## Extrait choisi
▬▬▬▬▬▬

Le Général Dufour est passé de président à honoraire (il est vrai qu’il a 81 ans). Moynier a pris la tête du CICR. Il ne la lâchera qu’à sa mort en 1910, et Louis Appia lui est toujours là. Le chirurgien de guerre qui fut, comme Dunant, à Solférino en 1859 occupe le poste de secrétaire du Comité. Maunoir, l’autre médecin n’est plus. Il est mort quelque mois auparavant, le 26 avril 1869, « d’une très courte maladie » comme il est bizarrement précisé dans le Bulletin. Il est remplacé par un militaire, le Colonel Edmond Favre
Dunant banni
Le grand absent reste évidemment Dunant. L’auteur du « Souvenir de Solférino« , ferment de l’action et du droit international humanitaires, a été viré du Comité en 1867. Il est vrai que le visionnaire d’Humanité est aussi piètre homme d’affaires. Sa minoterie en Algérie laissée en plan et à la merci de la concurrence le conduit à la ruine. Moynier, soucieux d’écarter le trublion, ne contribuera pas à sauver le soldat Dunant. En 1867, pour échapper à ses créanciers, il trouve refuge en France, banni, y compris du CICR. « L’Homme en blanc » opte pour un passeport français à Culoz et monte à Paris. Il y vivra en semi vagabond. Durant la guerre franco-prussienne de 1870 puis la Commune, Dunant reprend du service auprès de la Croix-Rouge française.

▬▬▬▬▬▬

## Tâches à faire
A) Dans l'extrait sur le CICR, reprenez sous forme de liste le paragraphe qui commence par « Le grand absent reste évidemment Dunant », en gardant ses faits principaux.
B) Résumez l'extrait sur le CICR en deux phrases.
C) Prolongez l'extrait sur le CICR de quelques phrases, à partir de sa dernière phrase.
Les lignes qui suivent n'ont rien à voir avec l'extrait sur le CICR.

Entrées de la collection
▬▬▬▬▬▬

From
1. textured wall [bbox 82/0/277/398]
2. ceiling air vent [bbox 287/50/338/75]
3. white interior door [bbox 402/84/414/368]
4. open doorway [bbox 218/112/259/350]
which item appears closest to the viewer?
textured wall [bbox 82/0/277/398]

▬▬▬▬▬▬

## Réponses
A)
- Dunant, auteur du « Souvenir de Solférino », a été écarté du Comité en 1867.
- Mauvais homme d'affaires, il est ruiné par sa minoterie en Algérie, laissée à la merci de la concurrence.
- Moynier, qui veut l'écarter, ne l'aide pas.
- En 1867, pour fuir ses créanciers, il se réfugie en France.
- Il prend un passeport français à Culoz et part à Paris, où il vit presque en vagabond.
- Pendant la guerre franco-prussienne de 1870 puis la Commune, il travaille de nouveau avec la Croix-Rouge française.

B) Le Général Dufour étant devenu président honoraire, Moynier a pris la tête du CICR, avec Louis Appia comme secrétaire, et le Colonel Edmond Favre a remplacé Maunoir, mort en 1869. Dunant, ruiné par sa minoterie en Algérie, a été renvoyé du Comité en 1867 et s'est réfugié en France, où il a repris du service auprès de la Croix-Rouge française pendant la guerre de 1870 et la Commune.

C)
La vengeance de l’exaspérant Monsieur Dunant
On le sait, la vengeance de Dunant contre Moynier et ceux qui l’ont abandonné est l’obtention ad hominem du premier prix Nobel de la Paix en 1901. Prix qu’il partage avec Frédéric Passy, député pacifiste français. Il est vrai que Dunant, qui avait su garder son entregent et quelques réseaux fait tout pour se voir attribuer l’oeuvre. L’influence de la Baronne von Suttner est déterminante !
La façon dont l’information est relatée dans le Bulletin daté de 1902 suinte la colère de Moynier. La lecture du compte-rendu est délicieuse. Les premières lignes laissent croire que le CICR est le lauréat et puis, ça se gâte…
Mais lisez plutôt :
NORVEGE : LE PRIX NOBEL DIT « DE LA PAIX »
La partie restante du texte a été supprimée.